Rachel Maddow and Matt Taibbi on New Treasury Nominee
Rachel Maddow and Matt Taibbi on the Obama administration's lastest nominee for the number two spot at Treasury, Neal Wolin.
MADDOW: Irony alert, jobs at President Obama‘s Treasury Department have been hard to fill. In the worst job market in at least 27 years, some jobs, like the job of cooling the economic meltdown, apparently have not been seen as worth taking.
Nine days ago, the president told “60 Minutes” that essentially, he couldn‘t give top treasury jobs away. People kept backing out because of expected scrutiny or embarrassment or low pay or all of the above.
But tonight, good news-bad news developments here. First the good. In the last week or so, the president has announced six new picks for top treasury jobs. Now choices for 10 of the top 23 treasury jobs have been announced, nominated or confirmed, which I think means they‘re running ahead of the Republican National Committee on that.
The bad news? One of the newly announced job candidates, the guy tapped to be the deputy secretary of the treasury, the second in command to Tim Geithner - he has a worrisome line on his very distinguished resume.
While serving as general counsel in the Clinton Treasury Department, Neal Wolin reportedly played a role in the drafting of the Gramm-Leach-Bliley Act of 1989. Gramm-Leach-Bliley overturned Depression-Era regulations and wisdom and made it OK for commercial banks and investment banks and insurance companies to all be the same thing, to merge with one another.
After decades of that being against the rules, Gramm-Leech-Bliley let giganto-mega companies form in the financial sector, companies that were essentially too complex to police well and also too big to fail.
Gramm plus Leech plus Bliley in 1999 equals trillion-dollar bailout 10 years later. Reporter Greg Sargent at “The Plum Line” reports that Stuart Eisenstadt, a deputy treasury secretary under Bill Clinton, confirmed that as treasury‘s general counsel at the time, Neal Wolin, quote, provided the technical and legal drafting for the Gramm-Leach-Bliley Act.
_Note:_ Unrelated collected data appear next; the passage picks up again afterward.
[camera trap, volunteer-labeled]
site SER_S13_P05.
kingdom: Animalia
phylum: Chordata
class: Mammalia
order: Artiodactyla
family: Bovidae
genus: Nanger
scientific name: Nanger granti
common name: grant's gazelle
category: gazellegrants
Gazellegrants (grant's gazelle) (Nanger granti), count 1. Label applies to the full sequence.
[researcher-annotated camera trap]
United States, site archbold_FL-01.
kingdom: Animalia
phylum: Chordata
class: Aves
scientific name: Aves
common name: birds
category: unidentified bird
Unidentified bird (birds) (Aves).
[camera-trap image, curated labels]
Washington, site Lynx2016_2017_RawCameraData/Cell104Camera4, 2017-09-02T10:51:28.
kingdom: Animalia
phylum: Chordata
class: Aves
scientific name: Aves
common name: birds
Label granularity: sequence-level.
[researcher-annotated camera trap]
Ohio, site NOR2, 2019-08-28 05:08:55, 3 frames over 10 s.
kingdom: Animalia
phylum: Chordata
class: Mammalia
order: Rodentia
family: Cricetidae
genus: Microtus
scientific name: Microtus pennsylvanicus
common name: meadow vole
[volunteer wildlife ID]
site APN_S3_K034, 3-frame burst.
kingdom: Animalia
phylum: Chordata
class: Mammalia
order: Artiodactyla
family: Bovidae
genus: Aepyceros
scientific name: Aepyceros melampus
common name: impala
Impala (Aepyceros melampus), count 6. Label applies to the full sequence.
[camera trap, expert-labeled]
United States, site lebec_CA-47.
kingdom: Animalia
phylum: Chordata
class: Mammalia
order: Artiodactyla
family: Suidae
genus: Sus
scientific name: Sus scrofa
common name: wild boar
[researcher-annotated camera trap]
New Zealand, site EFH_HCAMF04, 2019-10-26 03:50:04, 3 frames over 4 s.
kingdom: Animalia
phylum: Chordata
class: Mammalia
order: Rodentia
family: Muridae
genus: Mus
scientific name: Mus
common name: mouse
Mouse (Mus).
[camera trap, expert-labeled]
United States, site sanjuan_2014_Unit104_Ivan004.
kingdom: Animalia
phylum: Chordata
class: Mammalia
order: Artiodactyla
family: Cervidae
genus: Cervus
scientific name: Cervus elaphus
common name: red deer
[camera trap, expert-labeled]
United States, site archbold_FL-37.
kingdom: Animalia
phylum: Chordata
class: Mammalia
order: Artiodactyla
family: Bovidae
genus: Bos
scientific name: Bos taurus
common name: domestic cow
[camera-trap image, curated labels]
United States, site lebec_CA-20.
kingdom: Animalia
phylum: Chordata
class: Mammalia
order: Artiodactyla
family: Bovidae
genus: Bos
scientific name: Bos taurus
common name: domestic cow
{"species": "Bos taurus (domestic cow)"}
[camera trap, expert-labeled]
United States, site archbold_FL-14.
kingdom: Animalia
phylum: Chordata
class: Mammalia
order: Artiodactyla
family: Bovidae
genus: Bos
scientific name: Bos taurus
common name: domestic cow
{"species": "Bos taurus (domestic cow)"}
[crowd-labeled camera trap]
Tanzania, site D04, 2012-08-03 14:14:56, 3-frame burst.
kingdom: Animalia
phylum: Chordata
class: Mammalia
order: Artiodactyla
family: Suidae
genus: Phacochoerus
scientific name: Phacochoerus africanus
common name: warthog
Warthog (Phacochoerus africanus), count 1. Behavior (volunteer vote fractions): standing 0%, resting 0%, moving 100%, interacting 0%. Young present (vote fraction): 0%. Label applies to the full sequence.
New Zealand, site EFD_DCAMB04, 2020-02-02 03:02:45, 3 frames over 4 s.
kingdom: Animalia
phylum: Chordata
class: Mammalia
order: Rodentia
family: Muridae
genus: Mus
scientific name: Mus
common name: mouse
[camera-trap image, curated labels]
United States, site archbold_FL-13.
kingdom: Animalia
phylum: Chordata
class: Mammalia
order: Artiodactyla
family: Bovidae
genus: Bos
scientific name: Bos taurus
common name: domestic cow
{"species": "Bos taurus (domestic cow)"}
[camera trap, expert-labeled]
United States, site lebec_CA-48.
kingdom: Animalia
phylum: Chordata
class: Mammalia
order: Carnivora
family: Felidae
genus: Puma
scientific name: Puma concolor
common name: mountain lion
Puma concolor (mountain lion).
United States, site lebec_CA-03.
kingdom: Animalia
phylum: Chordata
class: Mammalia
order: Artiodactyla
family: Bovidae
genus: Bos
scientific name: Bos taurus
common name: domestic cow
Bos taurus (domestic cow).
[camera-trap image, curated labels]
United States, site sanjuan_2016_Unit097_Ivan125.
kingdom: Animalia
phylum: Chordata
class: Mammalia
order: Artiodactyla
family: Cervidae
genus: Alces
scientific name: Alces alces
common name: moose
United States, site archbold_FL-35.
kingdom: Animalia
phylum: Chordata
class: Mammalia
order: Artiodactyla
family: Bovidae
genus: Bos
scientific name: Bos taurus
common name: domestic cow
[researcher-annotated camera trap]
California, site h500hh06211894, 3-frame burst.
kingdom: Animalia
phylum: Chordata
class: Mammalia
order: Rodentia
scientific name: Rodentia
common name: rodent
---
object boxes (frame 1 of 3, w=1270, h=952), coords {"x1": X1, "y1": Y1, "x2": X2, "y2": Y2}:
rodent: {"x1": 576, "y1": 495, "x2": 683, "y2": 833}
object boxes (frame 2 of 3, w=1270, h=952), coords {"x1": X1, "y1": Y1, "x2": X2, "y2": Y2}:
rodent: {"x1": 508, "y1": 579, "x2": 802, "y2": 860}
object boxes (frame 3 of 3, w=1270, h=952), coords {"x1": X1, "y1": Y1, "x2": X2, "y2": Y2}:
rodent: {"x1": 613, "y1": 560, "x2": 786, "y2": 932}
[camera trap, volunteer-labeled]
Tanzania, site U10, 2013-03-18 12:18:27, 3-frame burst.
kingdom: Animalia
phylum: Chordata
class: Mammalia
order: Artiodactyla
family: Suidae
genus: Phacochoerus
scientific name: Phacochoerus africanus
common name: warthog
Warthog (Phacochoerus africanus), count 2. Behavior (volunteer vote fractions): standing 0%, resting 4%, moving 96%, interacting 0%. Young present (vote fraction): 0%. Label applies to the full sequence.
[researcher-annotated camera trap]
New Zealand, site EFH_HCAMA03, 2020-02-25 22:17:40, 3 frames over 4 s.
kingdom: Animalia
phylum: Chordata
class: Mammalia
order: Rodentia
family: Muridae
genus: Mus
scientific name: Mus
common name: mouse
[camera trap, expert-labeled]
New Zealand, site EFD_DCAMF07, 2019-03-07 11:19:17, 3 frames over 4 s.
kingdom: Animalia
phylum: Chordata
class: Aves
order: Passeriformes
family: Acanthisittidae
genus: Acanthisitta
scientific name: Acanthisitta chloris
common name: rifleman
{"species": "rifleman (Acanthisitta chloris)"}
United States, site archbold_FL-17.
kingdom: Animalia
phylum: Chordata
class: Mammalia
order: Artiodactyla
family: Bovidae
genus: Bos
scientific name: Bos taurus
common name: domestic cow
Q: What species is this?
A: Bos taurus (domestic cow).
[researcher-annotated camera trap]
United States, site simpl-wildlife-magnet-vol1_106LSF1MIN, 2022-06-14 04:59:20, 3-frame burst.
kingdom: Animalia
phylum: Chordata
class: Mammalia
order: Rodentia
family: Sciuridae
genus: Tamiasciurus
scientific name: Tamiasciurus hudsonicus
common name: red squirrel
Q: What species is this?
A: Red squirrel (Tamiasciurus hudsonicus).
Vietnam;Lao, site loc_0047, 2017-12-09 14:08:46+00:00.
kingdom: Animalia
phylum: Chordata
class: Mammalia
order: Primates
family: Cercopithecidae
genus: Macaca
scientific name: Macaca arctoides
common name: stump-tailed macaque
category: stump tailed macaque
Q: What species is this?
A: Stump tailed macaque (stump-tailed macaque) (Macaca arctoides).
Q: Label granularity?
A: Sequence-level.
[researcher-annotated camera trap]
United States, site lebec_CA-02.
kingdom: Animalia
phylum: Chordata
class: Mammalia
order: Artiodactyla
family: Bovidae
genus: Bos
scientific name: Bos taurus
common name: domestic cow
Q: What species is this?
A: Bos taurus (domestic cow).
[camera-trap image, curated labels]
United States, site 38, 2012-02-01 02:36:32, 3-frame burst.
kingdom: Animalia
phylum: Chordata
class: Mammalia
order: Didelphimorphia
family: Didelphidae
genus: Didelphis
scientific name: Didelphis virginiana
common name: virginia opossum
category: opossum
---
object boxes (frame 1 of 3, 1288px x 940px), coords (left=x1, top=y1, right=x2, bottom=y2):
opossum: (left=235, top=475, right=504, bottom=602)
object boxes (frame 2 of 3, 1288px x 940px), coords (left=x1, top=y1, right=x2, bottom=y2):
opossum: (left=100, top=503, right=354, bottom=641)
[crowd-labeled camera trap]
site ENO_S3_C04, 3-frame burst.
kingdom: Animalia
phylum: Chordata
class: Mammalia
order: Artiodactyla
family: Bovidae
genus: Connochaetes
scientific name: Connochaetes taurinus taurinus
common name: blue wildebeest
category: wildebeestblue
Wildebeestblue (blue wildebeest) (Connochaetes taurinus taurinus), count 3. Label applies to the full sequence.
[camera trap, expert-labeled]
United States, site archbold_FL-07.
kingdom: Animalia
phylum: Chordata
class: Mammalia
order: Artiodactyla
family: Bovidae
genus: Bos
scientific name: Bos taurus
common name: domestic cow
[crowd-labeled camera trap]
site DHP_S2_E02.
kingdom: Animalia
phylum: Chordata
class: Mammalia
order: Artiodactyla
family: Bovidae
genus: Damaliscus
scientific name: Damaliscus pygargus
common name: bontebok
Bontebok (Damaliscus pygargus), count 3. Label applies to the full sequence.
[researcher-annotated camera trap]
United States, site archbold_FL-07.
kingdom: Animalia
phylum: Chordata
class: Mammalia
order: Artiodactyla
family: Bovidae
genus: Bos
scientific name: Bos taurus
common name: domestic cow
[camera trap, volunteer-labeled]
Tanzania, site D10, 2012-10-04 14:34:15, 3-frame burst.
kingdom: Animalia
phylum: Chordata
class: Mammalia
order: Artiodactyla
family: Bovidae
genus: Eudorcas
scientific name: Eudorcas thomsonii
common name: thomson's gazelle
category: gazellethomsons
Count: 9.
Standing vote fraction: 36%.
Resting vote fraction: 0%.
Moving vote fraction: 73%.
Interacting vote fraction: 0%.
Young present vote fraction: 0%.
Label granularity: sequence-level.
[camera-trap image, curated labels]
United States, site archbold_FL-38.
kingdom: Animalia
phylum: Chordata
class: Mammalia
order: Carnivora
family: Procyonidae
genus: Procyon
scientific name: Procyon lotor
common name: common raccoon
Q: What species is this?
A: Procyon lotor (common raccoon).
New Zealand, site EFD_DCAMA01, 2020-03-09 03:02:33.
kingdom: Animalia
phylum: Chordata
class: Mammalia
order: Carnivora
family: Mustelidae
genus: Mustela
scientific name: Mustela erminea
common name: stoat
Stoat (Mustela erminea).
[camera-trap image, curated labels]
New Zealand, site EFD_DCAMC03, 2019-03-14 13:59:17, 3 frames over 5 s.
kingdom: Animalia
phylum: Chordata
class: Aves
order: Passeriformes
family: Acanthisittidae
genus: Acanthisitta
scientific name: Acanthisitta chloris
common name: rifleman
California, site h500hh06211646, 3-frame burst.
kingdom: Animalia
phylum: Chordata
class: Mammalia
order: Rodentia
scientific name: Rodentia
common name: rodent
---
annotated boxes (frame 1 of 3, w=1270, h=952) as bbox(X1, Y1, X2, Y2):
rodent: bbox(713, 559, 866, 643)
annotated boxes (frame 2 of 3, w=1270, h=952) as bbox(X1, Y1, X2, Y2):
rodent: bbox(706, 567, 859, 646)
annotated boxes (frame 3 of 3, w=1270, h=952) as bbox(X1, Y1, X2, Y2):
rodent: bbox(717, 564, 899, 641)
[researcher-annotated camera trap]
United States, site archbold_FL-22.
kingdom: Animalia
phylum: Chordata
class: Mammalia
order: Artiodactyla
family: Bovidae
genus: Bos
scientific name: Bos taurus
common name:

And now, with the seminal act of today‘s global crisis on his resume, Neal Wolin is on track to be the deputy secretary of the treasury. A Treasury Department spokesman did not refute the report about Mr. Wolin today but told us that “Plum Line” took the quote about him from Stuart Eisenstadt out of context.
The treasury secretary today told us, quote, “Mr. Wolin supervised a few of the lawyers who worked on it but he didn‘t do any of the legal writing or drafting of the legislation.”
So Mr. Wolin supervised the writing of this deregulation that effectively mugged the country but he didn‘t personally write it. He supervised the writing. He didn‘t write it. That‘s going to be the only defense here?